• [Task to carry out]: Please output the material as a numbered list, from its start through the line that contains "6.89 meters", with blank lines and pictures left out.

• [Data provided]:
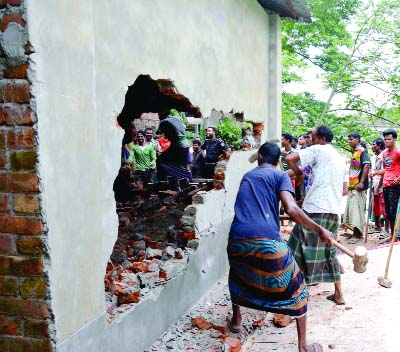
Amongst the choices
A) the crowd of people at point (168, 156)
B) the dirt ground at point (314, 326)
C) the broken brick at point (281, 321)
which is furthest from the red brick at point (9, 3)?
the crowd of people at point (168, 156)

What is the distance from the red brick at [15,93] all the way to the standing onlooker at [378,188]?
6.89 meters

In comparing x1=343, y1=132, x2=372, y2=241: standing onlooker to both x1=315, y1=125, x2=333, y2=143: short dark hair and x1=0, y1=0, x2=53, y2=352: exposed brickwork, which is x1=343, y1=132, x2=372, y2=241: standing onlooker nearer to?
x1=315, y1=125, x2=333, y2=143: short dark hair

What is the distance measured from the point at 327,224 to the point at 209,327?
1668 mm

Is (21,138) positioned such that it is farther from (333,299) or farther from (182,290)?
(333,299)

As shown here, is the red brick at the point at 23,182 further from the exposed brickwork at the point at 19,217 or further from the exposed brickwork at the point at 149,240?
the exposed brickwork at the point at 149,240

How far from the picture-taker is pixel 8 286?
238cm

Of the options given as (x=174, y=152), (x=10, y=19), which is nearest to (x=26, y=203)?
(x=10, y=19)

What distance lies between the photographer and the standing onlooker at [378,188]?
8.06 meters

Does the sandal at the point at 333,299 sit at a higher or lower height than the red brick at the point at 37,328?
lower

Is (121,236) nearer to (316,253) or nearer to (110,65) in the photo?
(316,253)

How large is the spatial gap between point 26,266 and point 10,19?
4.18 feet

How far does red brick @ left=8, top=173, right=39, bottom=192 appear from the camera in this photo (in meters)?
2.24

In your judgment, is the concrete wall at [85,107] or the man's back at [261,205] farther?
the man's back at [261,205]

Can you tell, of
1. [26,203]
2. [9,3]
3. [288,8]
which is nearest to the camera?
[9,3]
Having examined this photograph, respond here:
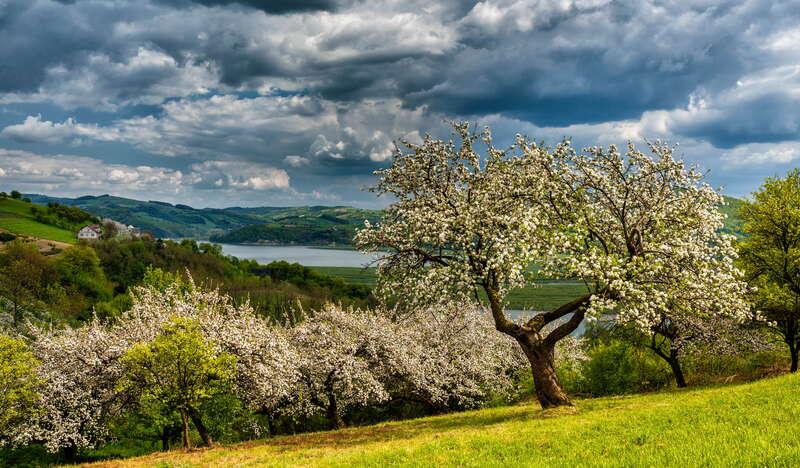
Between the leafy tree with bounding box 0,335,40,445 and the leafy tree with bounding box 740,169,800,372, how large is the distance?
47.1 m

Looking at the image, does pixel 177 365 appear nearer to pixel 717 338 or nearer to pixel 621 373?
pixel 717 338

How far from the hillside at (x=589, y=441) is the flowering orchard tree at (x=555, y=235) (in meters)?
Result: 3.85

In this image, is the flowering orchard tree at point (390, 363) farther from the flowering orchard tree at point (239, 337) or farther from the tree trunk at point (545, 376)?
the tree trunk at point (545, 376)

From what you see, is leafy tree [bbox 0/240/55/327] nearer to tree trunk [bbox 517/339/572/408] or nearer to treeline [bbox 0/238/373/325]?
treeline [bbox 0/238/373/325]

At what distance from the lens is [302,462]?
59.1 feet

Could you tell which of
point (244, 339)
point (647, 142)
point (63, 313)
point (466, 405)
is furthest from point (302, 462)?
point (63, 313)

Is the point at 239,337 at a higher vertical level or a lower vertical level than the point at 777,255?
lower

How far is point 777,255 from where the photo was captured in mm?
33875

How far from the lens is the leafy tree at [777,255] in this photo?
108 feet

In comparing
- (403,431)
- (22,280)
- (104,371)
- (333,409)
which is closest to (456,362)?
(333,409)

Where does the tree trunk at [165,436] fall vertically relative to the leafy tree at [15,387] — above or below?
below

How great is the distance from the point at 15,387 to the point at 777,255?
50935mm

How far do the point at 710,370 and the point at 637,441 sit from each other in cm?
3406

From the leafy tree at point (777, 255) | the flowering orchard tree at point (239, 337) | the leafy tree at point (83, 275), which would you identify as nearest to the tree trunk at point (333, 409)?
the flowering orchard tree at point (239, 337)
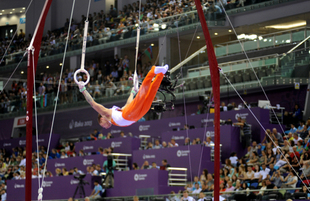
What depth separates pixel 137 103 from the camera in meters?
6.69

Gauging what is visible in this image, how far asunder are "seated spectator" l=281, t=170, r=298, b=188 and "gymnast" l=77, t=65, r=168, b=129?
4.57 m

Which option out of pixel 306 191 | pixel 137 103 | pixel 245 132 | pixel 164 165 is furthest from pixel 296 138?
pixel 137 103

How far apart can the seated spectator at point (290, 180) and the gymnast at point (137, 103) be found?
457 centimetres

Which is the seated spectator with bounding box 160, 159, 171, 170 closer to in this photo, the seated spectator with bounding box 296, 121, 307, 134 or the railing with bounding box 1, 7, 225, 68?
the seated spectator with bounding box 296, 121, 307, 134

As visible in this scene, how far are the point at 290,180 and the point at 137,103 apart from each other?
490 centimetres

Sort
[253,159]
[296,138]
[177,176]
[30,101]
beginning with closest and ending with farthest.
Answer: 1. [30,101]
2. [296,138]
3. [253,159]
4. [177,176]

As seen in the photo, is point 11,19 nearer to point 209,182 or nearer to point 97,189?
point 97,189

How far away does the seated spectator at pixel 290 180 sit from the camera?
9718 mm

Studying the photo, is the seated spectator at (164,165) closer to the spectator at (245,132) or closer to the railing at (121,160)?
the railing at (121,160)

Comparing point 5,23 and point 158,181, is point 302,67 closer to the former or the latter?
point 158,181

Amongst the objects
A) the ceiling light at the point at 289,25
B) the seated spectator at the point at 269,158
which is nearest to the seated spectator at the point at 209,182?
the seated spectator at the point at 269,158

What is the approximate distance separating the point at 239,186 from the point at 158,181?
2.68 meters

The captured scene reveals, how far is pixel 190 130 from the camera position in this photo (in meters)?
13.9

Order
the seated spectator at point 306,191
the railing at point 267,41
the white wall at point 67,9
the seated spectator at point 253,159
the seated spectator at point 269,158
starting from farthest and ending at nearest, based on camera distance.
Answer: the white wall at point 67,9
the railing at point 267,41
the seated spectator at point 253,159
the seated spectator at point 269,158
the seated spectator at point 306,191
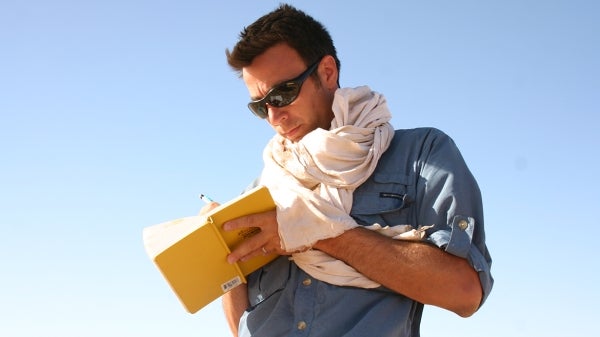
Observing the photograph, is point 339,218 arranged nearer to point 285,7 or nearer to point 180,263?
Answer: point 180,263

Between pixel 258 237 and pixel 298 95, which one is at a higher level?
pixel 298 95

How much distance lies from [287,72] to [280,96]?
154 mm

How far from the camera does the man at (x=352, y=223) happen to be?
3295mm

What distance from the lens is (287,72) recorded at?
4.10 m

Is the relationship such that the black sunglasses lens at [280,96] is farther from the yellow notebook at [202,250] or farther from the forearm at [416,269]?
the forearm at [416,269]

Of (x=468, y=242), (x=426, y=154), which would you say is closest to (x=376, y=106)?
(x=426, y=154)

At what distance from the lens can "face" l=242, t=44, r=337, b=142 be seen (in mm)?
4039

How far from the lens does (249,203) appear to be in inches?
131

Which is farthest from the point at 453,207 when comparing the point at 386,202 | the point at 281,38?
the point at 281,38

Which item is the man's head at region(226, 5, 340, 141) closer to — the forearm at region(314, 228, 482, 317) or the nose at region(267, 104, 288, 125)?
the nose at region(267, 104, 288, 125)

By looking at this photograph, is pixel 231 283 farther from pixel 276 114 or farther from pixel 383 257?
pixel 276 114

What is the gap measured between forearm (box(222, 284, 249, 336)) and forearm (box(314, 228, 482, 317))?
771 millimetres

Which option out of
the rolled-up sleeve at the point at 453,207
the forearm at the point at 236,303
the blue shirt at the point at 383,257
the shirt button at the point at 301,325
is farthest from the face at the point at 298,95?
the shirt button at the point at 301,325

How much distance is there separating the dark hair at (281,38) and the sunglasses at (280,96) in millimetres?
199
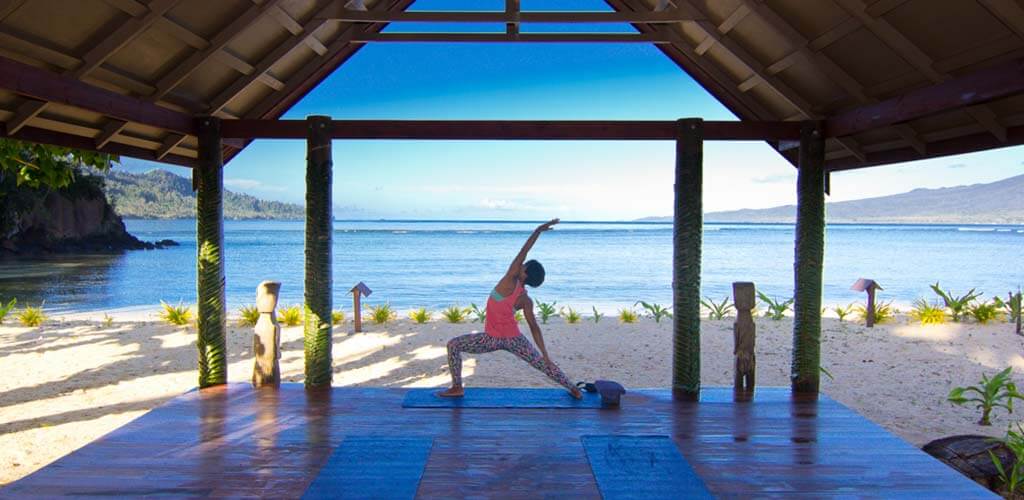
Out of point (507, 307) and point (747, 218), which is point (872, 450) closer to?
point (507, 307)

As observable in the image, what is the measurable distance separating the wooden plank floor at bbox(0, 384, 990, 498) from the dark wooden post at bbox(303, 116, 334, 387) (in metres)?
0.37

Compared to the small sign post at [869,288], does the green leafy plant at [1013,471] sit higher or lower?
lower

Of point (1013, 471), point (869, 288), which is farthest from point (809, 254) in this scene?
point (869, 288)

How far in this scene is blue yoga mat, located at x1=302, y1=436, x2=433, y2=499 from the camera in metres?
3.69

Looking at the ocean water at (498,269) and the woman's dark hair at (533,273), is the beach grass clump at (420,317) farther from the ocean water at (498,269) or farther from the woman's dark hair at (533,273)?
the ocean water at (498,269)

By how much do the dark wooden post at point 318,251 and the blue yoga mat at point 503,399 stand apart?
0.97 meters

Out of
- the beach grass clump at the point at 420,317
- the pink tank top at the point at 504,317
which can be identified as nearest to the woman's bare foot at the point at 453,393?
the pink tank top at the point at 504,317

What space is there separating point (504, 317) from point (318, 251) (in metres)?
1.92

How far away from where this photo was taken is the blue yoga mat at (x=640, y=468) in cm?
373

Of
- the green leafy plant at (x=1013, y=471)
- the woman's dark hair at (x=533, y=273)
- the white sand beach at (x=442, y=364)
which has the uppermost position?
the woman's dark hair at (x=533, y=273)

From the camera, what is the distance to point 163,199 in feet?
237

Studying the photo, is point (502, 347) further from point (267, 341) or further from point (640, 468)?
point (267, 341)

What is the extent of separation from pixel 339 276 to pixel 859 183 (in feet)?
204

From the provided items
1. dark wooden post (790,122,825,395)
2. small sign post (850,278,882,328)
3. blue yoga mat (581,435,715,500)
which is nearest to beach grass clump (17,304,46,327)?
blue yoga mat (581,435,715,500)
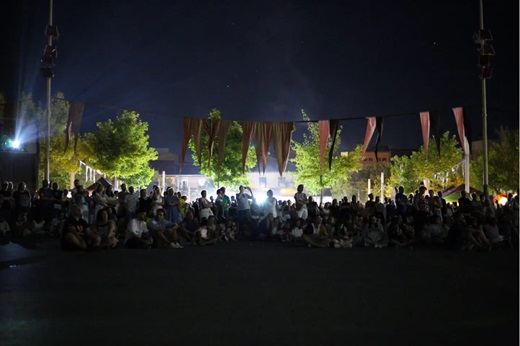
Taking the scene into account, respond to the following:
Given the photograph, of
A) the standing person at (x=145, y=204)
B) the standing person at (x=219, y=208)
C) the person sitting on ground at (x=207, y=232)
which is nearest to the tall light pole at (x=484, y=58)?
the standing person at (x=219, y=208)

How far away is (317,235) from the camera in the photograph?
15984mm

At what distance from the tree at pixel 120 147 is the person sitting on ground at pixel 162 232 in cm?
3721

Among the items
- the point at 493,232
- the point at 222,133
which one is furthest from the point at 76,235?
the point at 493,232

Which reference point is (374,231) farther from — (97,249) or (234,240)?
(97,249)

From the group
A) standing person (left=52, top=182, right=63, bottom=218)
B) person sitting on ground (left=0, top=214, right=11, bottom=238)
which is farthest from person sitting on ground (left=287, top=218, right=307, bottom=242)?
person sitting on ground (left=0, top=214, right=11, bottom=238)

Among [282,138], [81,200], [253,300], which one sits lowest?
[253,300]

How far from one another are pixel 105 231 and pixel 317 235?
618cm

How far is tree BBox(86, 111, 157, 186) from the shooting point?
50.9m

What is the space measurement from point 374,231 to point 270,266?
6.17 m

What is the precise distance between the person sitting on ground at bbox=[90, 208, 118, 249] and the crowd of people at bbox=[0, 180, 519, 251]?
68 cm

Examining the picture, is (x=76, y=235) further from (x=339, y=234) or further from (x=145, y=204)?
(x=339, y=234)

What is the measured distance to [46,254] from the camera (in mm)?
12227

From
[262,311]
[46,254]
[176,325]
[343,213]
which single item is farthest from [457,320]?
[343,213]

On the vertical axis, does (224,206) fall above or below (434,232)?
above
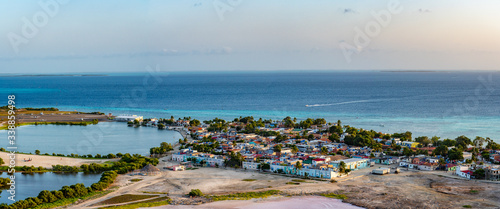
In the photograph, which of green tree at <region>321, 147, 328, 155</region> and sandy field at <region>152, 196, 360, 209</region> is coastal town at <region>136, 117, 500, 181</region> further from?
sandy field at <region>152, 196, 360, 209</region>

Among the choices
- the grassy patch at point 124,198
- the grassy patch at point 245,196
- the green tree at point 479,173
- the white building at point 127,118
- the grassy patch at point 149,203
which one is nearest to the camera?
the grassy patch at point 149,203

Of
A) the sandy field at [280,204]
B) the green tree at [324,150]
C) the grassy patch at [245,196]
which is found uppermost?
the green tree at [324,150]

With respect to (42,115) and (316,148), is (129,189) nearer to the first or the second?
(316,148)

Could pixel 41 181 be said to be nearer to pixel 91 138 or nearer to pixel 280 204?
pixel 280 204

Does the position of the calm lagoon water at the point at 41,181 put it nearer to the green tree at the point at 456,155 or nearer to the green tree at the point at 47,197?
the green tree at the point at 47,197

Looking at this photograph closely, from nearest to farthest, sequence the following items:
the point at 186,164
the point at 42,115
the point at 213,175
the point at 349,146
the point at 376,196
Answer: the point at 376,196 < the point at 213,175 < the point at 186,164 < the point at 349,146 < the point at 42,115

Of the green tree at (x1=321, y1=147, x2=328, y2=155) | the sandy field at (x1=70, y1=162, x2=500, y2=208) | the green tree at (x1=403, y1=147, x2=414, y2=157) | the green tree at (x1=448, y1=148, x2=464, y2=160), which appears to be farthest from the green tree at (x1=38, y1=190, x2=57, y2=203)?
the green tree at (x1=448, y1=148, x2=464, y2=160)

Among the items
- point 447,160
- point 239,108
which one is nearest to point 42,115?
point 239,108

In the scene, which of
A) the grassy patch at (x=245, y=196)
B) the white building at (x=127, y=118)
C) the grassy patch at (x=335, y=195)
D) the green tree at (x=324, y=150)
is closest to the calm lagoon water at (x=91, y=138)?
the white building at (x=127, y=118)
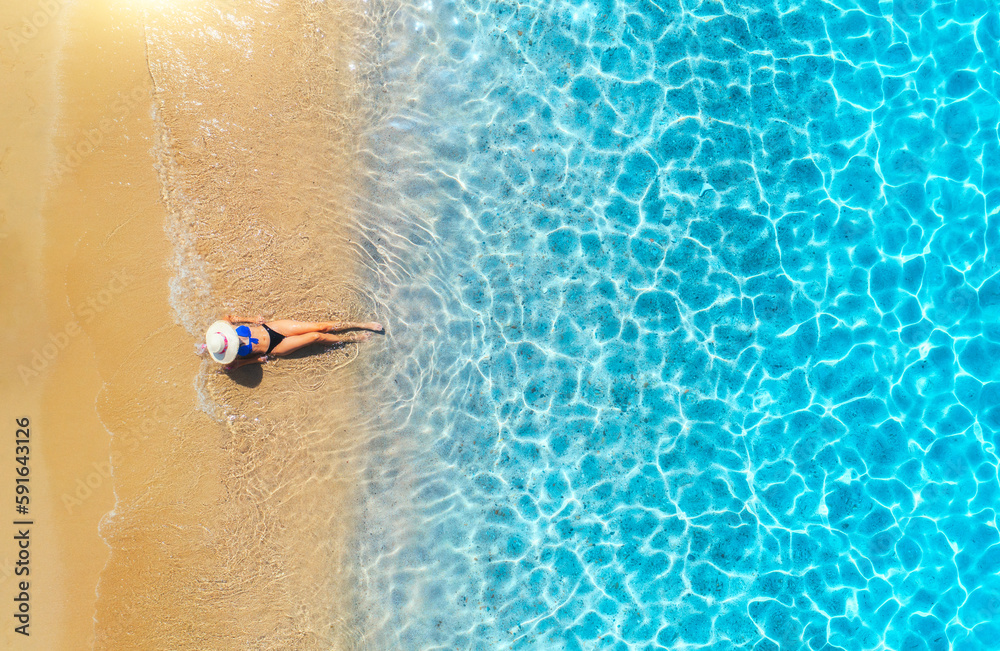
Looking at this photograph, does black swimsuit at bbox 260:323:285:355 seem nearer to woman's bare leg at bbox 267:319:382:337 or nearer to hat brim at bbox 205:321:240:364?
woman's bare leg at bbox 267:319:382:337

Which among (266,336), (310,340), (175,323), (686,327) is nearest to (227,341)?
(266,336)

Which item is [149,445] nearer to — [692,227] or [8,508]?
[8,508]

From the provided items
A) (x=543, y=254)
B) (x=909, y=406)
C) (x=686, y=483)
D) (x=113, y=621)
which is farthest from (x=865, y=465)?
(x=113, y=621)

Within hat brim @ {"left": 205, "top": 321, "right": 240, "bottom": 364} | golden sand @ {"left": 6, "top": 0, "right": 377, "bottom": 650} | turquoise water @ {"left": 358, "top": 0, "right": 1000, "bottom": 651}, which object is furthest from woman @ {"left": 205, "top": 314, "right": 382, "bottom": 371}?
turquoise water @ {"left": 358, "top": 0, "right": 1000, "bottom": 651}

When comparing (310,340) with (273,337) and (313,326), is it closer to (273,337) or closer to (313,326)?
(313,326)

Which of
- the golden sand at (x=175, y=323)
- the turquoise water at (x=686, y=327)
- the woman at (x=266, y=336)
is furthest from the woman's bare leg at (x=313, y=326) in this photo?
the turquoise water at (x=686, y=327)

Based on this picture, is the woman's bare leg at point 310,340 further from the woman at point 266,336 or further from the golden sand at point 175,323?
the golden sand at point 175,323
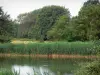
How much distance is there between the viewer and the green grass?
108ft

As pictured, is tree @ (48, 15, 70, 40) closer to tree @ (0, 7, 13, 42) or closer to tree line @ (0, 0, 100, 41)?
tree line @ (0, 0, 100, 41)

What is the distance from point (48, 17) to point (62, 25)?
13509mm

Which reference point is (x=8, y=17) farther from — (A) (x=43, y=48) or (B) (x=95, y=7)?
(B) (x=95, y=7)

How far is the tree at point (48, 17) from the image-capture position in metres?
62.0

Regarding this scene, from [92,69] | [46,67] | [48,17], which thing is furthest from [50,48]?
[48,17]

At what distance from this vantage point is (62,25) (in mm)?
50500

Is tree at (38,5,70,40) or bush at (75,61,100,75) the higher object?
tree at (38,5,70,40)

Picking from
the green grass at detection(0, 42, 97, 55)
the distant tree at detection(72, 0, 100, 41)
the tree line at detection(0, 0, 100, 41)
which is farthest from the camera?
the distant tree at detection(72, 0, 100, 41)

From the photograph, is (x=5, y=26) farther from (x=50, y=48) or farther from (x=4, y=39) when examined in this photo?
(x=50, y=48)

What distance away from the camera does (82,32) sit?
41.1 m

• [Task answer]:
1. Amongst the choices
2. A) the crowd of people at point (168, 156)
3. B) the dirt ground at point (314, 326)
4. C) the broken brick at point (281, 321)
5. which is furthest from the red brick at point (9, 3)?
6. the crowd of people at point (168, 156)
7. What is the distance from the red brick at [15,93] all the way to the standing onlooker at [378,188]?
8. 6.89 meters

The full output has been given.